KBRA Affirms Ratings for Pacific Premier Bancorp, Inc. and Revises Outlook to Positive
31 May 2024 | New York
KBRA affirms the senior unsecured debt rating of BBB+, the subordinated debt rating of BBB, and the short-term debt rating of K2 for Irvine, California based Pacific Premier Bancorp, Inc. (NASDAQ: PPBI) (“the company”). In addition, KBRA affirms the deposit and senior unsecured debt ratings of A-, the subordinated debt rating of BBB+, and the short-term deposit and debt ratings of K2 for Pacific Premier Bank, the lead subsidiary. The Outlook for all long-term ratings is revised to Positive from Stable.
Key Credit Considerations
The revision of the Outlook to Positive from Stable is largely driven by KBRA’s favorable view of PPBI’s proactive approach to balance sheet management, which has placed the company in a position of comparative strength, with a strong, low-cost and durable deposit franchise, coupled with robust capital levels (CET1 ratio of 15.0% at 1Q24), allowing PPBI to be disciplined and opportunistic in its approach to growth.
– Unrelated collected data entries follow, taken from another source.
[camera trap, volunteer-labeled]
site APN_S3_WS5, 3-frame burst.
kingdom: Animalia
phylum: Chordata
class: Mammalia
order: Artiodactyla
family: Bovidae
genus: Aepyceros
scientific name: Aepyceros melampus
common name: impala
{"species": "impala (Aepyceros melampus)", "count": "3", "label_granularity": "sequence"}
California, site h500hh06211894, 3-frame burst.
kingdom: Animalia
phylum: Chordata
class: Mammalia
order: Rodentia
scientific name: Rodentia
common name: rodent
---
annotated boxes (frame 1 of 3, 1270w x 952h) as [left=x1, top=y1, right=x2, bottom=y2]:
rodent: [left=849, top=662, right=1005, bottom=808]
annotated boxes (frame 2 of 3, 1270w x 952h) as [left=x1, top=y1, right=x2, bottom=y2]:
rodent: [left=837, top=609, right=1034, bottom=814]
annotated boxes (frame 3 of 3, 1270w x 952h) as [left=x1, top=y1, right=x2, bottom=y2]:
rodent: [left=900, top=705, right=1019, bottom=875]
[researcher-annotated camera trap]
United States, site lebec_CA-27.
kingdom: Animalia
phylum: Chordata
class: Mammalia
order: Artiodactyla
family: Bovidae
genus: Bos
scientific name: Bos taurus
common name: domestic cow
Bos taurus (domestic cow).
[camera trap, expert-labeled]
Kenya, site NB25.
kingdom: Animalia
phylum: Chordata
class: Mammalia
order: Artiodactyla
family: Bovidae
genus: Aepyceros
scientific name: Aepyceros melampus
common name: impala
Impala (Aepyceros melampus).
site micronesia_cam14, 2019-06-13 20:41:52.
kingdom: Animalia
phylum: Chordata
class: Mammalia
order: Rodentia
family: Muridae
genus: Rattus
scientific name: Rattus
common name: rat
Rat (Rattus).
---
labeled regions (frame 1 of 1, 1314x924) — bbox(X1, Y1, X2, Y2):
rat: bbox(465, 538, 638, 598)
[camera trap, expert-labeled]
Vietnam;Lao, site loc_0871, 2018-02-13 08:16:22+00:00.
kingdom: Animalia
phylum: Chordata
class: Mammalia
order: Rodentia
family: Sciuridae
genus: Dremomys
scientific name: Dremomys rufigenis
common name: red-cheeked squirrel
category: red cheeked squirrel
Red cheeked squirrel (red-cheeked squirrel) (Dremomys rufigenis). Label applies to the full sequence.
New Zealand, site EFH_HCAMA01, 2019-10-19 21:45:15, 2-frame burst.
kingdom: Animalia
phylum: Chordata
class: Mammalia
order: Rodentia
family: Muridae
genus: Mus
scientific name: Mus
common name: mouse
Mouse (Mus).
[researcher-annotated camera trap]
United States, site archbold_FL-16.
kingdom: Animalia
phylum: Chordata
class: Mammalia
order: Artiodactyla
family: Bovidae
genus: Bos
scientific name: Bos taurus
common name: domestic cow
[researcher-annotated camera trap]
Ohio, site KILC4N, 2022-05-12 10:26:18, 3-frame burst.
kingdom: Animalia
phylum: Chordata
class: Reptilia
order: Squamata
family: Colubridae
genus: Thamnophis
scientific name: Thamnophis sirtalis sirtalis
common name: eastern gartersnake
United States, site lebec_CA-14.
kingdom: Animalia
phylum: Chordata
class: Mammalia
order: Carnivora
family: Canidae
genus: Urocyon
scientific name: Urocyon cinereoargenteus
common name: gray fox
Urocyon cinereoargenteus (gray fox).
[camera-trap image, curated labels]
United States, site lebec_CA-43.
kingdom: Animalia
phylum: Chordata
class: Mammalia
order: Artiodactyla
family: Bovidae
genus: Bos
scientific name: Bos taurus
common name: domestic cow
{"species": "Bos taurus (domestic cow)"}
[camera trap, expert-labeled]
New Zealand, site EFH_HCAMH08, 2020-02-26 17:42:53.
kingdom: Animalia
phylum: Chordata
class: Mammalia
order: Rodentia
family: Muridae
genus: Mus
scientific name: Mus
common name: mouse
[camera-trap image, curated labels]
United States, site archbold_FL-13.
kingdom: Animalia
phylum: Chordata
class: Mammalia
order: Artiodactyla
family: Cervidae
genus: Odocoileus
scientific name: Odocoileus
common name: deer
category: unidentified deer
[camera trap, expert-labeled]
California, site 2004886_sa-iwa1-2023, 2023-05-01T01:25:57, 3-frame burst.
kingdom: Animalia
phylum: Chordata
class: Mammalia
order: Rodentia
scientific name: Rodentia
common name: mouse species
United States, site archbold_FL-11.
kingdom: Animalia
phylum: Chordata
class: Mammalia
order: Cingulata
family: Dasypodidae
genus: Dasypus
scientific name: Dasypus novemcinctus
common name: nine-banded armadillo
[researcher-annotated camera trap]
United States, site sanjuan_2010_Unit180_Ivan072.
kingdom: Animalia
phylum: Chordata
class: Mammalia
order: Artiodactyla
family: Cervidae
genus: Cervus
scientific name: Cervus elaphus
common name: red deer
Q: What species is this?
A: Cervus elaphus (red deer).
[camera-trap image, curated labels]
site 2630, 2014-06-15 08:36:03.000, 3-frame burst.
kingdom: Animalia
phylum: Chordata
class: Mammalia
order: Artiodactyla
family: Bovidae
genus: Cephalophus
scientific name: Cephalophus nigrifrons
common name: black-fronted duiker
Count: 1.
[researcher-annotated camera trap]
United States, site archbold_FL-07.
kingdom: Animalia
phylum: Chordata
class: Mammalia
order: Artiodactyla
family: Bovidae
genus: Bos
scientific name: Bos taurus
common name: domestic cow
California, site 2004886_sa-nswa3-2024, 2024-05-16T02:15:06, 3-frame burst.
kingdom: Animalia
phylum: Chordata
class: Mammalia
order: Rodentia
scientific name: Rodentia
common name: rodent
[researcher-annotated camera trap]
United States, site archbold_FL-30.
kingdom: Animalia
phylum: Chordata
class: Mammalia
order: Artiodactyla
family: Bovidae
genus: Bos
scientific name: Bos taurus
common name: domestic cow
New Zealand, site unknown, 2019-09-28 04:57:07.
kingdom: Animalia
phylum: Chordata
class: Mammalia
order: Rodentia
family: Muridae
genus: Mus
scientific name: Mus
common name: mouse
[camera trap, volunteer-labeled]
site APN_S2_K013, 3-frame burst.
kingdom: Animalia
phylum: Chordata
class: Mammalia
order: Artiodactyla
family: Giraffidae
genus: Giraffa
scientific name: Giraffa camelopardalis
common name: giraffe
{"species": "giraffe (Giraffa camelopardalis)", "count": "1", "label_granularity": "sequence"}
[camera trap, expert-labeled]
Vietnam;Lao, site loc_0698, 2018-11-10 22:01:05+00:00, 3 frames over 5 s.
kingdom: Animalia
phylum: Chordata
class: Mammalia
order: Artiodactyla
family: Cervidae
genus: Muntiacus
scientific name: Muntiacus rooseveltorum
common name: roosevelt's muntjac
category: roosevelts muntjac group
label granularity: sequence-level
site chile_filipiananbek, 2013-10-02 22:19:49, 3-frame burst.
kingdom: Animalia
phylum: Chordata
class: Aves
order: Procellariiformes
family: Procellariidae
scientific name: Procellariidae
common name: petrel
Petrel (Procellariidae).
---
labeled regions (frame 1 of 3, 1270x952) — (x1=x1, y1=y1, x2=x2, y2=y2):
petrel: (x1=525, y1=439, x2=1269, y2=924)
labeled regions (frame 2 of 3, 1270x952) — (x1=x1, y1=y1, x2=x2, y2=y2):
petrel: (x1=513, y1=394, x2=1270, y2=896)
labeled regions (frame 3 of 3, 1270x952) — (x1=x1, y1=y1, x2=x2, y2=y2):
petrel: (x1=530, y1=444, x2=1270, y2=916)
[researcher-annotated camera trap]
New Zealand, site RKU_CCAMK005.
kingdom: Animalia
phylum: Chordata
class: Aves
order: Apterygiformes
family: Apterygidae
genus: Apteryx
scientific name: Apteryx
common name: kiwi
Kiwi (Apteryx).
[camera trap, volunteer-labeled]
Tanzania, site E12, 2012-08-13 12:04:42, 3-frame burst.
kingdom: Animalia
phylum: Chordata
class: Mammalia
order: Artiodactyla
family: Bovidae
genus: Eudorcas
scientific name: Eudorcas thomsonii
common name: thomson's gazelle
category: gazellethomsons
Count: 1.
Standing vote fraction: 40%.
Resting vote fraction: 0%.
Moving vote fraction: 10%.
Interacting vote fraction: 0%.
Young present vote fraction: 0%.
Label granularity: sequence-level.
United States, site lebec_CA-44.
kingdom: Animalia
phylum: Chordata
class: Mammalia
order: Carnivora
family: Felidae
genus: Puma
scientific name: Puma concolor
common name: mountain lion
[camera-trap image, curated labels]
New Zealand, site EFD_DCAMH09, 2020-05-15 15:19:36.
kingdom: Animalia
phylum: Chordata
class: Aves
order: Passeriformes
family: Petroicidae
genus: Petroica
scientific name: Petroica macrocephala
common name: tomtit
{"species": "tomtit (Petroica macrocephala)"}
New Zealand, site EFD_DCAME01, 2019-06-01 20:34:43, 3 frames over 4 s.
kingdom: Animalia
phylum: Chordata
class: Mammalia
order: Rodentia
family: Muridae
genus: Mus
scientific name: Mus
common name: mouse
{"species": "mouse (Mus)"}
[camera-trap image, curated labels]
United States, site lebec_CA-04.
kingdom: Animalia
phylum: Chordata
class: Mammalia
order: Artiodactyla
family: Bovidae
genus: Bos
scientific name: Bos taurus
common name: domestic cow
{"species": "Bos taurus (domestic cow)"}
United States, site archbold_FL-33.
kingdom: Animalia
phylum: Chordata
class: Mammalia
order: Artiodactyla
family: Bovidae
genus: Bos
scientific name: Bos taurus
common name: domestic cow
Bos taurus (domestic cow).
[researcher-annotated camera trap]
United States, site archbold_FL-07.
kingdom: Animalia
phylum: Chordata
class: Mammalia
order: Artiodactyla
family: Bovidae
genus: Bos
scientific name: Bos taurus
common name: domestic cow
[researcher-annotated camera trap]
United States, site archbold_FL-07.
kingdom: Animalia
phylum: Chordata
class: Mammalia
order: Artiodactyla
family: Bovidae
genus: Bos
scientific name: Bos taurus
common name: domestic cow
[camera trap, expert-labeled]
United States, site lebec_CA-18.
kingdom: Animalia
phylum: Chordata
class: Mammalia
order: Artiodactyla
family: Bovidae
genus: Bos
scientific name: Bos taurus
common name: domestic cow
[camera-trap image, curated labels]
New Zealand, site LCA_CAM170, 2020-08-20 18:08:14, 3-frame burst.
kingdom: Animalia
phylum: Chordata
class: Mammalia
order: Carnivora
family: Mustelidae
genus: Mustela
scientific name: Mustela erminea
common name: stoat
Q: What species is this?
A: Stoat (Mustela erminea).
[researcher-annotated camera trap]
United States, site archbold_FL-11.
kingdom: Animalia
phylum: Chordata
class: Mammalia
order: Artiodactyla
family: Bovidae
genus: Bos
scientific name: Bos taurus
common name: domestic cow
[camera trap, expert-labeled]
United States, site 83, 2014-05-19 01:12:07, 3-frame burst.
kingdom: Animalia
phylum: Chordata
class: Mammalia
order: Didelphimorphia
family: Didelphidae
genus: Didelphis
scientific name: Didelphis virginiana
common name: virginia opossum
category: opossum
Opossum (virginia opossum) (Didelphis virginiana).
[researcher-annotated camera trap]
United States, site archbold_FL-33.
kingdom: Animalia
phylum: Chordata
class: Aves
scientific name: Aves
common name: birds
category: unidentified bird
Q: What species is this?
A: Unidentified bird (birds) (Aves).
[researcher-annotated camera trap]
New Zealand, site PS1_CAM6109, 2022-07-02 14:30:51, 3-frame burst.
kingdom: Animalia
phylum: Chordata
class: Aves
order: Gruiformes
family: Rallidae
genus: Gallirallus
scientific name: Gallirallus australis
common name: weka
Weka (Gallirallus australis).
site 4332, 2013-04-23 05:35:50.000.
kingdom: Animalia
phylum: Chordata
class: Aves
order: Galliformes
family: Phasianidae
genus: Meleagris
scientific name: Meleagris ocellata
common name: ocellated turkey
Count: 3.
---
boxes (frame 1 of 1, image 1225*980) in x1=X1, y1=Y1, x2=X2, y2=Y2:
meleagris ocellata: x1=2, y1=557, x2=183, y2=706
Moreover, the company employs an experienced leadership team with a proven track record of effectively managing growth, both organic and M&A, as demonstrated in the years preceding the pandemic. Earnings trends have been relatively stable, with an operating ROA at ~1% in recent quarters, tracking in line with rated peers. The proceeds of the company’s $1.3 billion sale of securities completed in 4Q23, which resulted in a $254 million pre-tax loss (1.2% of average assets), were used to paydown roughly $0.8 billion in higher-cost wholesale funding with the remaining $0.5 billion reinvested in short-term securities. The benefits of this transaction are reflected in the 26 bp increase in NIM since 3Q23. Funding costs have seemingly stabilized, tracking near 1.7% since 3Q23, benefitting from the previously noted securities sale as well as relatively stable total cost of deposits, which tracked well below peer averages at 1.6% at 1Q24. The company’s meaningful build of capital ratios in recent years was precipitated by the de-leveraging of the balance sheet, with loans decreasing 11% since YE22. PPBI expects to continue to manage its capital position relatively conservatively over the medium term due to lingering macro-economic concerns.
Somewhat counterbalancing credit strengths is the company’s elevated CRE concentration, which represented 318% of risk-based capital at 1Q24. The leading driver of this elevated concentration is its $5 billion multifamily portfolio, comprising nearly 40% of total loans. This portfolio has experienced no material credit deterioration with PPBI reporting no multifamily loan delinquencies or NPAs as of 1Q24. Moreover, the company has generally performed in line with rated peers over a multi-year period, while more recently, PPBI’s NCO ratio has remained below 0.2%.
Rating Sensitivities
The Positive Outlook reflects KBRA’s view that an upgrade is likely over the medium term, should PPBI continue to manage to higher-than-peer capital levels and maintain its strong funding profile, with earnings and credit continuing to track in line with the higher rated peer group through the current operating cycle. The revision of the Outlook to Stable could occur should PPBI’s loan portfolio underperform the peer group, with comparatively elevated credit losses becoming a drag to earnings or should the company manage capital to more peer-like levels.